Alıştırma Yönergesi
Aşağıdaki İsrail yazısını hiçbir harfini değiştirmeden baştan sona olduğu gibi tekrar yaz.

İSRAİL’İN BAŞI AĞRIYOR

Kudüs’te iki İsraillinin öldürülmesi ve ikisinin de yaralanmasının ardından Batı Şeria ve Doğu Kudüs’te ateş dinmiyor.
Olayların artması “3.İntifada  mı?” sorularına neden oluyor.
İsrail Başbakanı B.Neyanyahu Güvenlik Kabinesi’nden bölgede artan tansiyonu düşürmek için yeni güvenlik tedbirleri kararı alıyor.
“Filistin terörüne karşı ölümüne bir savaş veriyoruz. Yeni uygulamalar terörü engellemek, teröristleri caydırmak ve en ağır şekilde cezalandırmayı hedeflemektedir ” diyor.
Esasında Netenyahu’nun başı, İsrail sınırlarının az ötesindeki gelişmelerden  ağrıyor…
 
*
2012’de ABD eski Dışişleri Bakanı Henry Kissinger, bir yanda İslami uyanış, öte yanda Arap Baharı süreciyle radikalizmin yükselişi karşısında İsrail’in geleceği ile ilgili,
“Eğer trilyonlarca ilâve dolar verir ve ordumuzla düşmanlarına yeteri kadar vurursak İsrail kurtulabilir, 2022 yılında İsrail olmayacak” diyordu.

Verilen Malzeme

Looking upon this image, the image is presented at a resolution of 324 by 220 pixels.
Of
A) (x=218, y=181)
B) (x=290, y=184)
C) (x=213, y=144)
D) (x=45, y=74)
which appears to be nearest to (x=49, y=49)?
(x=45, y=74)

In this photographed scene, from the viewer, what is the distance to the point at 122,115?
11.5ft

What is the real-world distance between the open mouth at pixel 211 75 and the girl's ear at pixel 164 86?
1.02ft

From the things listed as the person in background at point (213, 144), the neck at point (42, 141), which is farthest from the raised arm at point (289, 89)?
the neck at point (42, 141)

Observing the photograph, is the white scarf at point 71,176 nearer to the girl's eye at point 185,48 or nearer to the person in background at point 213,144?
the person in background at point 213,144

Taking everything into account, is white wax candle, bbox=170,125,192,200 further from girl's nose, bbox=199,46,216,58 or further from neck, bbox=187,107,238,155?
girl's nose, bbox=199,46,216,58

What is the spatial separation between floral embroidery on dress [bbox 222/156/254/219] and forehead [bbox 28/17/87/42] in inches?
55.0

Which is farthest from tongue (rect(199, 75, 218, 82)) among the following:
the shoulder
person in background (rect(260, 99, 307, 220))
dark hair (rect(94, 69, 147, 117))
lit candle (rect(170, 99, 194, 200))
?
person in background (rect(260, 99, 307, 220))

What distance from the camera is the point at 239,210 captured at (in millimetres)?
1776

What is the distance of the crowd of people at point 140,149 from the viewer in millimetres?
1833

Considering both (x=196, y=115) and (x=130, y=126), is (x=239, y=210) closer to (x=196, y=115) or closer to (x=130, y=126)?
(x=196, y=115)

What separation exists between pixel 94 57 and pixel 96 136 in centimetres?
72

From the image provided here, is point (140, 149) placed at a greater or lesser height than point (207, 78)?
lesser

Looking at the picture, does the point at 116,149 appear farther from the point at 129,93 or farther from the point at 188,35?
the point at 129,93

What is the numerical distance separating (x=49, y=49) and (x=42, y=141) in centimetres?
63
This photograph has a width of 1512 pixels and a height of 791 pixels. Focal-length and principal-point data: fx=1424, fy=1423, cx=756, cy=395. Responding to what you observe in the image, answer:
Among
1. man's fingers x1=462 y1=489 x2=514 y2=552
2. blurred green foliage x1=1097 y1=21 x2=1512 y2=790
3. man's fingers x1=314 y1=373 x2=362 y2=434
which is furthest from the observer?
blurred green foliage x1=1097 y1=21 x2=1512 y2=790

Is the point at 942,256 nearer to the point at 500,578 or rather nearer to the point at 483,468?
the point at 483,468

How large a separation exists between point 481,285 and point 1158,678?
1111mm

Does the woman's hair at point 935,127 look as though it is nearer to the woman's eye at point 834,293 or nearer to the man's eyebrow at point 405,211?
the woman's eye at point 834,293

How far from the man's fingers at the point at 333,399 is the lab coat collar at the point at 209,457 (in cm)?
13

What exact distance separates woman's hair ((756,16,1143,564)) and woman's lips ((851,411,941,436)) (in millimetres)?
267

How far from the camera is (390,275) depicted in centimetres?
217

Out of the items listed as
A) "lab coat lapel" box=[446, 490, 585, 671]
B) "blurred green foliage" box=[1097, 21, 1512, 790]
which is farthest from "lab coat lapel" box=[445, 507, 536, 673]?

Tamamlanan Görev
İSRAİL’İN BAŞI AĞRIYOR

Kudüs’te iki İsraillinin öldürülmesi ve ikisinin de yaralanmasının ardından Batı Şeria ve Doğu Kudüs’te ateş dinmiyor.
Olayların artması “3.İntifada  mı?” sorularına neden oluyor.
İsrail Başbakanı B.Neyanyahu Güvenlik Kabinesi’nden bölgede artan tansiyonu düşürmek için yeni güvenlik tedbirleri kararı alıyor.
“Filistin terörüne karşı ölümüne bir savaş veriyoruz. Yeni uygulamalar terörü engellemek, teröristleri caydırmak ve en ağır şekilde cezalandırmayı hedeflemektedir ” diyor.
Esasında Netenyahu’nun başı, İsrail sınırlarının az ötesindeki gelişmelerden  ağrıyor…
 
*
2012’de ABD eski Dışişleri Bakanı Henry Kissinger, bir yanda İslami uyanış, öte yanda Arap Baharı süreciyle radikalizmin yükselişi karşısında İsrail’in geleceği ile ilgili,
“Eğer trilyonlarca ilâve dolar verir ve ordumuzla düşmanlarına yeteri kadar vurursak İsrail kurtulabilir, 2022 yılında İsrail olmayacak” diyordu.